--- Problem details ---
Can you print the fair use excerpt below, word for word, from "It then concluded" to "of fair use."?

--- Excerpt ---
________
In conducting our case-specific analysis of fair use in light of the purposes of copyright, we must weigh Google's superseding and commercial uses of thumbnail images against Google's significant transformative use, as well as the extent to which Google's search engine promotes the purposes of copyright and serves the interests of the public. Although the district court acknowledged the "truism that search engines such as Google Image Search provide great value to the public," the district court did not expressly consider whether this value outweighed the significance of Google's superseding use or the commercial nature of Google's use. The Supreme Court, however, has directed us to be mindful of the extent to which a use promotes the purposes of copyright and serves the interests of the public.

It then concluded that the public benefit had the greater weight here:

We conclude that the significantly transformative nature of Google's search engine, particularly in light of its public benefit, outweighs Google's superseding and commercial uses of the thumbnails in this case. . . . We are also mindful of the Supreme Court's direction that "the more transformative the new work, the less will be the significance of other factors, like commercialism, that may weigh against a finding of fair use.

The Ninth Circuit's treatment of transformativeness and fair use in the Arriba Soft and Perfect 10 cases illustrates different data points on the copyright infringement spectrum, at least with respect to transformativeness and fair use. Arriba Soft was a relatively polar case. The harm to Kelly, the copyright owner, was negligible; it was hardly more than his hurt feelings. Thus, the Ninth Circuit said in its opinion that "Arriba's creation and use of the thumbnails [the derivative work] does not harm the market for or value of Kelly's images." On the other hand, the court found that Arriba's use benefited the public: "Arriba's use of the images serves a different function than Kelly' s use—improving access to information on the internet versus artistic expression." The balance thus tilted strongly in Arriba's favor. This led the Ninth Circuit to be the first court to make the equation highly beneficial to public = transformative, and as the Supreme Court explained in Campbell, the more transformative a derivative use the more likely the use is to be a fair use.

The Campbell Court recognized that the balance may not always be one-sided, as it was in Campbell itself and in Arriba Soft. In the Perfect 10 case the interests were more evenly balanced, for the first time in a derivative work case involving new information technology. Both Google and Perfect 10 seemed to have legitimate interests at stake and support for their respective positions. Thus, there was a finding that "Google's wide-ranging use of thumbnails is highly transformative: their creation and display is designed to, and does, display visual search results quickly and efficiently to users of Google Image Search." But Google's use had some commercial aspects and was claimed to impair P10's commercial interests. Yet, on balance the Ninth Circuit found that the transformativeness outweighed the other fair use factors because "Google has provided a significant benefit to the public" in facilitating image searches by means of thumbnail images.

====Second Circuit—Authors Guild====

Still another data point is provided in the Second Circuit's 2015 decision in Authors Guild, Inc. v. Google, Inc. The court's opinion, written by Judge Pierre Leval, a highly influential scholar of fair use, explains how Google's copying entire texts, to digitalize them so that the public (users) can search for key words and see displays of snippets of the text surrounding them, "is transformative within the meaning of Campbell." He explains more specifically:

Google's making of a digital copy to provide a search function is a transformative use, which augments public knowledge by making available information about Plaintiffs' books without providing the public with a substantial substitute for matter protected by the Plaintiffs' copyright interests in the original works or derivatives of them. The same is true, at least under present conditions, of Google's provision of the snippet function.
________
--- Given data ---
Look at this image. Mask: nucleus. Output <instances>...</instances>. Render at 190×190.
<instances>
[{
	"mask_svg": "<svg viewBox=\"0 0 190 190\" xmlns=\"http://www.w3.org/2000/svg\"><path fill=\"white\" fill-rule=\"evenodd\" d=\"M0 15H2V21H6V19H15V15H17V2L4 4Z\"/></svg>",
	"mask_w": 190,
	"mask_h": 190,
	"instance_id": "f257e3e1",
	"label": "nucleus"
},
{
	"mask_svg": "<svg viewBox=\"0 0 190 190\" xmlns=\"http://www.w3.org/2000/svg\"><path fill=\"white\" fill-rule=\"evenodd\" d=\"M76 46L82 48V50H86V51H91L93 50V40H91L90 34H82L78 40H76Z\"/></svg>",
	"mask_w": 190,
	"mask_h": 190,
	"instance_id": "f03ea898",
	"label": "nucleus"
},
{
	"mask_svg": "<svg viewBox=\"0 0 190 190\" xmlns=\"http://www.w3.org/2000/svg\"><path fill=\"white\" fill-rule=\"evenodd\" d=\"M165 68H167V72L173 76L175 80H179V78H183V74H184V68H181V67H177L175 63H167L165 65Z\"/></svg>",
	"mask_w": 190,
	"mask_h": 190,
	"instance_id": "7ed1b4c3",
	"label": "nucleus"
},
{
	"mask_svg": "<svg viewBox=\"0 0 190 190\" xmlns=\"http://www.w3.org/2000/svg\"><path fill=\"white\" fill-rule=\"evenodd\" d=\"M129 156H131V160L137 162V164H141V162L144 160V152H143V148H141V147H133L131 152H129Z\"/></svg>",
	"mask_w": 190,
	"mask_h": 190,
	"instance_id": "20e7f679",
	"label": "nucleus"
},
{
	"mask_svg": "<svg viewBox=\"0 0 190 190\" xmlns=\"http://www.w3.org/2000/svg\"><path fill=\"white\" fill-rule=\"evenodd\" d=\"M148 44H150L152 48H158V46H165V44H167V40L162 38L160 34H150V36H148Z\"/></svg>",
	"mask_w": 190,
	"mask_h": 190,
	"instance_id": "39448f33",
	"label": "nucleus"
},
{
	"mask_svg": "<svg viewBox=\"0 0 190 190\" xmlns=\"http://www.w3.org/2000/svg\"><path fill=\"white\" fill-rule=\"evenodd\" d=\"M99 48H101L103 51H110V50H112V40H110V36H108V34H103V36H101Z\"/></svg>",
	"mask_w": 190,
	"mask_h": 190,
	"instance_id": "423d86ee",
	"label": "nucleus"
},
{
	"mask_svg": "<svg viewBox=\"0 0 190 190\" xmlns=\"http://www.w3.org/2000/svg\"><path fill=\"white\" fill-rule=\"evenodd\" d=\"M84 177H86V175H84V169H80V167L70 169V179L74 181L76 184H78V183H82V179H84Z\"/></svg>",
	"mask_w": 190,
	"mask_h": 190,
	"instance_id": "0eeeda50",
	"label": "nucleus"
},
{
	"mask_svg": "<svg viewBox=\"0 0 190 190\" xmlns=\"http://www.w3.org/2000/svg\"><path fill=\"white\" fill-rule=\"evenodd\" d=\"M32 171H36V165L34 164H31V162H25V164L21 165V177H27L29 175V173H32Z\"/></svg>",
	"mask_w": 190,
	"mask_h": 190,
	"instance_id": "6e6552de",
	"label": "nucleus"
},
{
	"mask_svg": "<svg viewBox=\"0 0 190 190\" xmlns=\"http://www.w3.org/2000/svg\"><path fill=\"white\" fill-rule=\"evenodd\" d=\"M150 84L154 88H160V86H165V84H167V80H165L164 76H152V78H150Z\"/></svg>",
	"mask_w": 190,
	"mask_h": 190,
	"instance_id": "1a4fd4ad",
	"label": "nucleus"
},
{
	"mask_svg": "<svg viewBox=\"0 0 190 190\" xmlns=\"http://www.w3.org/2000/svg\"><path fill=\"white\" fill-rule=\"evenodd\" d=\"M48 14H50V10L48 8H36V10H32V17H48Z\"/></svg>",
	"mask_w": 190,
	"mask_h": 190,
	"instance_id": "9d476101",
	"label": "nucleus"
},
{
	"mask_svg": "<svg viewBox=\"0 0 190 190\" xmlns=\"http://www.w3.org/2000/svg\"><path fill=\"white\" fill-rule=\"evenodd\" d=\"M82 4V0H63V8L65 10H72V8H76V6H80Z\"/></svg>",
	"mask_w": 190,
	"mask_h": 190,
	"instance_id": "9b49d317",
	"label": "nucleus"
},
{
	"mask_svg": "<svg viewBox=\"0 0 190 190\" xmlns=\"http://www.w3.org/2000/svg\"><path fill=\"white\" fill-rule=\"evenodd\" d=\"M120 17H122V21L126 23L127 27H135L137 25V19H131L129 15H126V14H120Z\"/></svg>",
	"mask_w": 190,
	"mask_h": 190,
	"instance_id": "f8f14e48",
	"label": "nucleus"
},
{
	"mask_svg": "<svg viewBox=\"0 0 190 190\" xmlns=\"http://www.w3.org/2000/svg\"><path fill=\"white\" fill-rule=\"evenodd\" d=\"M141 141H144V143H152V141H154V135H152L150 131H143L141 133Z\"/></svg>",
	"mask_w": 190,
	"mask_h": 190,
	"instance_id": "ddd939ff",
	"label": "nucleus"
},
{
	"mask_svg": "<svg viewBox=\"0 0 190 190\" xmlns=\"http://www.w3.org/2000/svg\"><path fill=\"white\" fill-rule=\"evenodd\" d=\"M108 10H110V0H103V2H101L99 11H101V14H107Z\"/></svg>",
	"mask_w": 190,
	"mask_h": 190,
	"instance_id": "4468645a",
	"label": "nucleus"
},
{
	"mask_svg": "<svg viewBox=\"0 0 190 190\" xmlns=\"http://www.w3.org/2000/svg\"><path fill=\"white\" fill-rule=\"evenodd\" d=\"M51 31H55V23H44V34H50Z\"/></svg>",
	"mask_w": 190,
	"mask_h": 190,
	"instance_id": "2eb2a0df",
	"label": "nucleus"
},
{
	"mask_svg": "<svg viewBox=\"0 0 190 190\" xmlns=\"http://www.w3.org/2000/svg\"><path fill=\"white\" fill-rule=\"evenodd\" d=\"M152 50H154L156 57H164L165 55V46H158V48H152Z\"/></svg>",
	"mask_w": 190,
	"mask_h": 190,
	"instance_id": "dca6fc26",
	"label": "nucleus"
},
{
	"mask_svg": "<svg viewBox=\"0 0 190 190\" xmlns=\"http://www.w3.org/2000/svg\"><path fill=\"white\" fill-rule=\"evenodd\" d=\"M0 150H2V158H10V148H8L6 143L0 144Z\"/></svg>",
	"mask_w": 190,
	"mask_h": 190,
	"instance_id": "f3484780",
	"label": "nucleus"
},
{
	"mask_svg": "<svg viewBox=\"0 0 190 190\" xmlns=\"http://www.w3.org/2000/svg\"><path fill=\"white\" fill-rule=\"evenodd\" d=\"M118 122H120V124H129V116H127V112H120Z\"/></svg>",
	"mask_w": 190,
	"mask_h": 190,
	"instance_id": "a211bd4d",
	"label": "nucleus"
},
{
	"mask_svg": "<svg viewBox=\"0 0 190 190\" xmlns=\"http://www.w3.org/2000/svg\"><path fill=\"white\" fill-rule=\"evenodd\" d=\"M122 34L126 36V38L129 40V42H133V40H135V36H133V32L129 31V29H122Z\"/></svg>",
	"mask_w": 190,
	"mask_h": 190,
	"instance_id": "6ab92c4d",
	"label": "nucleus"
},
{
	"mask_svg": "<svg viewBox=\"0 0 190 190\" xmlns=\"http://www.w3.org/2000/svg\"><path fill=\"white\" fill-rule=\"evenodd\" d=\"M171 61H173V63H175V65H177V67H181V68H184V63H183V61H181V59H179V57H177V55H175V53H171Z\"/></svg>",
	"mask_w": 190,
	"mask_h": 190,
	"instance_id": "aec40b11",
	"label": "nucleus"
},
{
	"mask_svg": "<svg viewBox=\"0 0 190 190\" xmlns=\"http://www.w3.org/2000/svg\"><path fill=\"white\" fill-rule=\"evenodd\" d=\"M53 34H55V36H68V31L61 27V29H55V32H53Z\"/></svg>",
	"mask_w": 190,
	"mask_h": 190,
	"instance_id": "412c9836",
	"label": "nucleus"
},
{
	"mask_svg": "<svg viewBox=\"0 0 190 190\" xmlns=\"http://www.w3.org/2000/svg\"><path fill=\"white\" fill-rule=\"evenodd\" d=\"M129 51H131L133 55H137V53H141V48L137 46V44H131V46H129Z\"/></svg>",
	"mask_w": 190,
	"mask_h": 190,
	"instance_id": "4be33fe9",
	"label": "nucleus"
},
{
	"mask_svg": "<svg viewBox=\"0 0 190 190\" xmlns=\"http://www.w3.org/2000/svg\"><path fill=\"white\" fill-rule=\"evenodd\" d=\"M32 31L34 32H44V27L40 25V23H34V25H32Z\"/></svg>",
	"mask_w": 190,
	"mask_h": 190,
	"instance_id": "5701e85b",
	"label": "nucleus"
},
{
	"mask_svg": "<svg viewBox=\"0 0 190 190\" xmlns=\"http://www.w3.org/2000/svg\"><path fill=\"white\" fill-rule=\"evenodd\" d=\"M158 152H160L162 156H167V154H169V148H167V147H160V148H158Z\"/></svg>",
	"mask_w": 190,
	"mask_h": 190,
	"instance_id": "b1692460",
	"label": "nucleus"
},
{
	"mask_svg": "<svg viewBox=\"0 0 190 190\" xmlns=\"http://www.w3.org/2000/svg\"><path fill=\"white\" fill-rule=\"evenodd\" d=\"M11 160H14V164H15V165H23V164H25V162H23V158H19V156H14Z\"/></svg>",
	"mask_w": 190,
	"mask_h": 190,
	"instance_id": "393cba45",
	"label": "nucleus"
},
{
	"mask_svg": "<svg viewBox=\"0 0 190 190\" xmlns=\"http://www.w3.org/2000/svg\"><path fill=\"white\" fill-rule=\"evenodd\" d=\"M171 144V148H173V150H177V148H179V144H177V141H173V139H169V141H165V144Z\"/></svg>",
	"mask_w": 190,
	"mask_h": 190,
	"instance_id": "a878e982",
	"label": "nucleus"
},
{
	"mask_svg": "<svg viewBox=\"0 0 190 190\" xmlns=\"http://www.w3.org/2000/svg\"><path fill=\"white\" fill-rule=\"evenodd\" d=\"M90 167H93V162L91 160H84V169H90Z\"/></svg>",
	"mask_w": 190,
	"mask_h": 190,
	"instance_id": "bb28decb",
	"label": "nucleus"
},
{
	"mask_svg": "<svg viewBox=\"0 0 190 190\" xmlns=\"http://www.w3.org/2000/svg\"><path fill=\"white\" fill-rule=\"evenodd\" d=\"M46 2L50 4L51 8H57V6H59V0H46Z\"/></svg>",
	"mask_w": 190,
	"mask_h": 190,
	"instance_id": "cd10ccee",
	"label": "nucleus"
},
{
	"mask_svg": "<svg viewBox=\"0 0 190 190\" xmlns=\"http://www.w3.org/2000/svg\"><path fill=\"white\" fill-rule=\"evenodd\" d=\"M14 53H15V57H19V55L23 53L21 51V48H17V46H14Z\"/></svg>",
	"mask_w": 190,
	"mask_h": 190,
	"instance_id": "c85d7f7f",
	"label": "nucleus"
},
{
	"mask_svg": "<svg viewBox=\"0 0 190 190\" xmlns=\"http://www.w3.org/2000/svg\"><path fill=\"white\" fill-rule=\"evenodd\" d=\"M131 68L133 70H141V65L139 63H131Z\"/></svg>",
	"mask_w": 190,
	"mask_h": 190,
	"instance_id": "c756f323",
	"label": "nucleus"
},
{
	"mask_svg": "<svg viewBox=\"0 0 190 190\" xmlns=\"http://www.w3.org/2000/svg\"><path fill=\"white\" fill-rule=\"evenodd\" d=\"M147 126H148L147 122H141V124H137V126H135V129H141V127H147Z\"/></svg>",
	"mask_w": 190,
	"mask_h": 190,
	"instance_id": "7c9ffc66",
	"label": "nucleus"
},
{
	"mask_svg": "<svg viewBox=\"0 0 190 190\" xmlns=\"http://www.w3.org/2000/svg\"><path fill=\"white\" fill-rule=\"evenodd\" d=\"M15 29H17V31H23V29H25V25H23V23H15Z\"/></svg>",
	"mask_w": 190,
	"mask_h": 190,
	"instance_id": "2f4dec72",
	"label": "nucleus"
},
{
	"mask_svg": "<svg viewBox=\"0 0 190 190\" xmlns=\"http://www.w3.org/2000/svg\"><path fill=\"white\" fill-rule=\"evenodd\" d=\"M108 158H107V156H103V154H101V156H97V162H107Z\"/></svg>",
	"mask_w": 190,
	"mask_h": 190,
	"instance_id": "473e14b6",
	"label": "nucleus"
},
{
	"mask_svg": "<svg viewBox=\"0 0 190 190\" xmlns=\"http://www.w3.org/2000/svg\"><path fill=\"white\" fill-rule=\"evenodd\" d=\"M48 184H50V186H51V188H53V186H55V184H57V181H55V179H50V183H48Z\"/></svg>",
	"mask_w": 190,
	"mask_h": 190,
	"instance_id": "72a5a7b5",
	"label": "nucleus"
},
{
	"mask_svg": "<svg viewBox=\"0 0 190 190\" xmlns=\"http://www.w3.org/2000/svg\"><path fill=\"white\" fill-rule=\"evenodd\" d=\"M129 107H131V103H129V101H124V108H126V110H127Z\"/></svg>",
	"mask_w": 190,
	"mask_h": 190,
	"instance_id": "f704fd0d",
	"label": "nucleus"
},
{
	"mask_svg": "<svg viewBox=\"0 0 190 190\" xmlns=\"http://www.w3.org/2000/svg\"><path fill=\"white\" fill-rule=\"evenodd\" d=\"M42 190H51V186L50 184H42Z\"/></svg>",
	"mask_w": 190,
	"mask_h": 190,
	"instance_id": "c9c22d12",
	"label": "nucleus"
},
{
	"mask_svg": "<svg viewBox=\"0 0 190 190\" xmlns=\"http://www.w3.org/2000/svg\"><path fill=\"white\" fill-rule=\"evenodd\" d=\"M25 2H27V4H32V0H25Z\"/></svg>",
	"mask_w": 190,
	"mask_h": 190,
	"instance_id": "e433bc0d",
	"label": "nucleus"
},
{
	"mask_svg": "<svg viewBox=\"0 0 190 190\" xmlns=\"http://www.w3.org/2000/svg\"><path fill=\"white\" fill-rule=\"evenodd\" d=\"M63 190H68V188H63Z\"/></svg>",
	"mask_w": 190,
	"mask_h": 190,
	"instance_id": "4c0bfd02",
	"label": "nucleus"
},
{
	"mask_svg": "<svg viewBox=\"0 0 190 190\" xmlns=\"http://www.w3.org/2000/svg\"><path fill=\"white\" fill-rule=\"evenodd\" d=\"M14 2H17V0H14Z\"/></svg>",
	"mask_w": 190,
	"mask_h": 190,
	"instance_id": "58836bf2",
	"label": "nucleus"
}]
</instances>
________
--- Output below ---
It then concluded that the public benefit had the greater weight here:

We conclude that the significantly transformative nature of Google's search engine, particularly in light of its public benefit, outweighs Google's superseding and commercial uses of the thumbnails in this case. . . . We are also mindful of the Supreme Court's direction that "the more transformative the new work, the less will be the significance of other factors, like commercialism, that may weigh against a finding of fair use.